-- begin RECORDED INFORMATION --

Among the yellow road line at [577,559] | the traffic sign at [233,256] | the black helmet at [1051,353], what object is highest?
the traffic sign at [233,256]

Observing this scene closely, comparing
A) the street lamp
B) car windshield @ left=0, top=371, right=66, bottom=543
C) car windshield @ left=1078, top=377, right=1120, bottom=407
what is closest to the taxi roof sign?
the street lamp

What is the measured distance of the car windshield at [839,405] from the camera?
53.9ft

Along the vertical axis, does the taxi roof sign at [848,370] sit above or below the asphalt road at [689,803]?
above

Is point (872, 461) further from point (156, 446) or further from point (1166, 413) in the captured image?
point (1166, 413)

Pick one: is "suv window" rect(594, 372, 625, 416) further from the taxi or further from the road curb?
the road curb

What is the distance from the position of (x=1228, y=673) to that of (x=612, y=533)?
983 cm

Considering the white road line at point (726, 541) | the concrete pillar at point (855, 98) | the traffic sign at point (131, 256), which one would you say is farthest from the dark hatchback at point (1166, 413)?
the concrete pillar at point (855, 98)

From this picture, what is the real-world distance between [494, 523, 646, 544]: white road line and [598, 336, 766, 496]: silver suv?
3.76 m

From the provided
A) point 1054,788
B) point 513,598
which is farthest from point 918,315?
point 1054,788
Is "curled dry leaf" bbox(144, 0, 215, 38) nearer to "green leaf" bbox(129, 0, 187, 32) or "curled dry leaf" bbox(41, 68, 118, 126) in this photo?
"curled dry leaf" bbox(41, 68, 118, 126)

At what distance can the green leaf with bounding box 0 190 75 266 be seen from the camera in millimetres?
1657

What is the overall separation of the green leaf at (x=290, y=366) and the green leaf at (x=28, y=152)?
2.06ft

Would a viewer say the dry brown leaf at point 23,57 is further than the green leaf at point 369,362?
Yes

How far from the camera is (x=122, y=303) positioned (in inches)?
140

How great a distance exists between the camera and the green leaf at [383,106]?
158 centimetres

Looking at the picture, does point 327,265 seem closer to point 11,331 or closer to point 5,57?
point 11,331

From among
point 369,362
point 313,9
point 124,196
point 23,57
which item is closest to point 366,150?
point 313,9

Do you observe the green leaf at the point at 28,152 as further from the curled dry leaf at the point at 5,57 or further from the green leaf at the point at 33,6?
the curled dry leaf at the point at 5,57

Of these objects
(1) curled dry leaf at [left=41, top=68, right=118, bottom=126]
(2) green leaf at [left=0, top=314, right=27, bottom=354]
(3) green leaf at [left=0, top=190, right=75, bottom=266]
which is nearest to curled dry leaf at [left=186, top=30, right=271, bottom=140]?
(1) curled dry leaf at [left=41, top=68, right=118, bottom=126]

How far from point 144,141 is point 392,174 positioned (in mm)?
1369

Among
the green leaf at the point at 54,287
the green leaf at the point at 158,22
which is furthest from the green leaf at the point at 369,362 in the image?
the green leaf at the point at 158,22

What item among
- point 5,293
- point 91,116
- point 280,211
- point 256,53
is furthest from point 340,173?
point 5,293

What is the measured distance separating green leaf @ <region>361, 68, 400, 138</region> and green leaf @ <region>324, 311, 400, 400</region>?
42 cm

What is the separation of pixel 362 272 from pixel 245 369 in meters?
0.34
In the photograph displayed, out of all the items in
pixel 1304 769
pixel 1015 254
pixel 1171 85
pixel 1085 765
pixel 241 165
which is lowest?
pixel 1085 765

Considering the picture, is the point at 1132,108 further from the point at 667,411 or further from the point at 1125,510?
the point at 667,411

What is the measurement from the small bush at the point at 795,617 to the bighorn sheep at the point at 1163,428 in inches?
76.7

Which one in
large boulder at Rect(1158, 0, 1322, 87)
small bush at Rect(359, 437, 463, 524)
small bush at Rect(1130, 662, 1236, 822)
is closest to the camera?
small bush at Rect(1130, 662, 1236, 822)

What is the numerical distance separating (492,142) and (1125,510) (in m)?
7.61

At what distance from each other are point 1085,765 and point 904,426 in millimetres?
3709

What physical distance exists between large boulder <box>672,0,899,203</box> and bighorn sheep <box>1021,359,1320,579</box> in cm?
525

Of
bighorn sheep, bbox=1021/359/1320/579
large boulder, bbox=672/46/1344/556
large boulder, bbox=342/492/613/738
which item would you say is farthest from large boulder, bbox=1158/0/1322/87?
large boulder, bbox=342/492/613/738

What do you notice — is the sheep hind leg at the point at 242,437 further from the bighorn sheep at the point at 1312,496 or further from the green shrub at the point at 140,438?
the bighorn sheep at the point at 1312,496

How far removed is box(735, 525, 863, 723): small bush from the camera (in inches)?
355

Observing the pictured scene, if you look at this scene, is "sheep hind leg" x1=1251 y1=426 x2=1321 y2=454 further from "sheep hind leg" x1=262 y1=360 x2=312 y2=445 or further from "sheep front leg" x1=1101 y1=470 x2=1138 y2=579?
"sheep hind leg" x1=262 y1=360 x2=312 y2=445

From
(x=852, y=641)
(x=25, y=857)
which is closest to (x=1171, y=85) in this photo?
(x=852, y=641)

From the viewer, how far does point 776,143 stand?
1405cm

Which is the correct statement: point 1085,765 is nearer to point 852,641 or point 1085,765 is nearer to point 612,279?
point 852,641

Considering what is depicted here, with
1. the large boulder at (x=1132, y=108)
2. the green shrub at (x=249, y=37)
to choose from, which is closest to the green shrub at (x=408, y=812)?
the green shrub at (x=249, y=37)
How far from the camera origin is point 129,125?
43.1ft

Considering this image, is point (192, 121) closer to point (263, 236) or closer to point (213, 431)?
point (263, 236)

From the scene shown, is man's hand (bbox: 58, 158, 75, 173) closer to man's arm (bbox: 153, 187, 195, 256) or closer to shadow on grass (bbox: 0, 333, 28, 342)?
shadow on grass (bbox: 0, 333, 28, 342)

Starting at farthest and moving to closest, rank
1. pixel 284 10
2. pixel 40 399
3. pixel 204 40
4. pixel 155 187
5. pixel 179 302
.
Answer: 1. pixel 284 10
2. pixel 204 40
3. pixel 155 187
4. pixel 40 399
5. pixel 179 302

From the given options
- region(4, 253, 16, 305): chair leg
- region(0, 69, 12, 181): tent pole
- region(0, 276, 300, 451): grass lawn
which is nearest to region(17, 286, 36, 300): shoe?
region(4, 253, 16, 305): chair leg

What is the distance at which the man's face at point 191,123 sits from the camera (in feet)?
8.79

-- end RECORDED INFORMATION --

• **TASK DETAILS**
Rewrite the data above with "taxi roof sign" replaced by "taxi top light" everywhere it appears, leaving everything else unchanged.

• **WRITTEN RESPONSE**
Among the yellow road line at [577,559] | the traffic sign at [233,256] | the black helmet at [1051,353], what object is highest?
the traffic sign at [233,256]

Observing this scene closely, comparing
A) the street lamp
B) car windshield @ left=0, top=371, right=66, bottom=543
C) car windshield @ left=1078, top=377, right=1120, bottom=407
what is closest to the taxi top light?
the street lamp

What is the measured distance of the car windshield at [839,405] from the camera?
53.9ft

Along the vertical axis, does the taxi top light at [848,370] sit above or below the asphalt road at [689,803]?
above

Is point (872, 461) further from point (156, 446) or further from point (1166, 413) in the captured image?
point (1166, 413)

Pick one: is "suv window" rect(594, 372, 625, 416) further from the taxi or further from the road curb?
the road curb

What is the distance from the position of (x=1228, y=673) to that of (x=612, y=533)?
983 cm

Considering the white road line at point (726, 541) | the concrete pillar at point (855, 98) | the traffic sign at point (131, 256), which one would you say is farthest from the dark hatchback at point (1166, 413)?
the concrete pillar at point (855, 98)

From this picture, what is the real-world distance between [494, 523, 646, 544]: white road line and [598, 336, 766, 496]: silver suv?
3.76 m

From the provided
A) point 1054,788
B) point 513,598
which is farthest from point 918,315?
point 1054,788
Is "curled dry leaf" bbox(144, 0, 215, 38) nearer to "green leaf" bbox(129, 0, 187, 32) or "curled dry leaf" bbox(41, 68, 118, 126) in this photo?
"curled dry leaf" bbox(41, 68, 118, 126)

At what distance can the green leaf with bounding box 0 190 75 266 be seen from the camera in millimetres?
1657

What is the overall separation of the green leaf at (x=290, y=366) and the green leaf at (x=28, y=152)?
2.06ft

Would a viewer say the dry brown leaf at point 23,57 is further than the green leaf at point 369,362?
Yes

How far from the camera is (x=122, y=303) positioned (in inches)?
140

How great a distance exists between the camera and the green leaf at [383,106]?
158 centimetres

Looking at the picture, does point 327,265 seem closer to point 11,331 or closer to point 5,57?
point 11,331

From among
point 369,362
point 313,9
point 124,196
point 23,57
which item is closest to point 366,150?
point 313,9

Do you observe the green leaf at the point at 28,152 as further from the curled dry leaf at the point at 5,57 or further from the green leaf at the point at 33,6?
the curled dry leaf at the point at 5,57

Of these objects
(1) curled dry leaf at [left=41, top=68, right=118, bottom=126]
(2) green leaf at [left=0, top=314, right=27, bottom=354]
(3) green leaf at [left=0, top=190, right=75, bottom=266]
which is nearest to curled dry leaf at [left=186, top=30, right=271, bottom=140]?
(1) curled dry leaf at [left=41, top=68, right=118, bottom=126]

How far from point 144,141 is point 392,174 positioned (in mm)?
1369

Among
the green leaf at the point at 54,287
the green leaf at the point at 158,22
which is furthest from the green leaf at the point at 369,362 in the image?
the green leaf at the point at 158,22

What item among
- point 5,293
- point 91,116
- point 280,211
- point 256,53
is furthest from point 340,173?
point 5,293

What is the measured distance separating green leaf @ <region>361, 68, 400, 138</region> and green leaf @ <region>324, 311, 400, 400</region>?
42 cm

What is the separation of pixel 362 272 from pixel 245 369 in meters?
0.34
In the photograph displayed, out of all the items in
pixel 1304 769
pixel 1015 254
pixel 1171 85
pixel 1085 765
pixel 241 165
which is lowest?
pixel 1085 765

Considering the picture, is the point at 1132,108 further from the point at 667,411 or further from the point at 1125,510?
the point at 667,411

What is the measurement from the small bush at the point at 795,617 to the bighorn sheep at the point at 1163,428 in inches?
76.7

Which one in
large boulder at Rect(1158, 0, 1322, 87)
small bush at Rect(359, 437, 463, 524)
small bush at Rect(1130, 662, 1236, 822)
is closest to the camera?
small bush at Rect(1130, 662, 1236, 822)

What is the numerical distance separating (492,142) and (1125,510) (in m)?
7.61

At what distance from each other are point 1085,765 and point 904,426 in millimetres?
3709

What physical distance exists between large boulder <box>672,0,899,203</box> and bighorn sheep <box>1021,359,1320,579</box> in cm?
525

Of
bighorn sheep, bbox=1021/359/1320/579
large boulder, bbox=672/46/1344/556
large boulder, bbox=342/492/613/738
which item would you say is farthest from large boulder, bbox=1158/0/1322/87?
large boulder, bbox=342/492/613/738

What do you notice — is the sheep hind leg at the point at 242,437 further from the bighorn sheep at the point at 1312,496 or further from the green shrub at the point at 140,438?
the bighorn sheep at the point at 1312,496

How far removed is box(735, 525, 863, 723): small bush from the camera (in inches)?
355

Observing the pictured scene, if you look at this scene, is "sheep hind leg" x1=1251 y1=426 x2=1321 y2=454 further from "sheep hind leg" x1=262 y1=360 x2=312 y2=445 or further from "sheep front leg" x1=1101 y1=470 x2=1138 y2=579?
"sheep hind leg" x1=262 y1=360 x2=312 y2=445

From
(x=852, y=641)
(x=25, y=857)
which is closest to (x=1171, y=85) in this photo?
(x=852, y=641)

From the viewer, how far does point 776,143 stand?
1405cm

Which is the correct statement: point 1085,765 is nearer to point 852,641 or point 1085,765 is nearer to point 612,279?
point 852,641

Considering what is depicted here, with
1. the large boulder at (x=1132, y=108)
2. the green shrub at (x=249, y=37)
to choose from, which is closest to the green shrub at (x=408, y=812)?
the green shrub at (x=249, y=37)
How far from the camera origin is point 129,125?
43.1ft

Considering this image, is point (192, 121) closer to point (263, 236) or closer to point (213, 431)?
point (263, 236)

From the scene shown, is man's hand (bbox: 58, 158, 75, 173) closer to man's arm (bbox: 153, 187, 195, 256) or closer to shadow on grass (bbox: 0, 333, 28, 342)?
shadow on grass (bbox: 0, 333, 28, 342)

Starting at farthest and moving to closest, rank
1. pixel 284 10
2. pixel 40 399
3. pixel 204 40
4. pixel 155 187
5. pixel 179 302
.
Answer: 1. pixel 284 10
2. pixel 204 40
3. pixel 155 187
4. pixel 40 399
5. pixel 179 302

From the given options
- region(4, 253, 16, 305): chair leg
- region(0, 69, 12, 181): tent pole
- region(0, 276, 300, 451): grass lawn
which is nearest to region(17, 286, 36, 300): shoe?
region(4, 253, 16, 305): chair leg

What is the distance at which the man's face at point 191,123 sits from the camera (in feet)?
8.79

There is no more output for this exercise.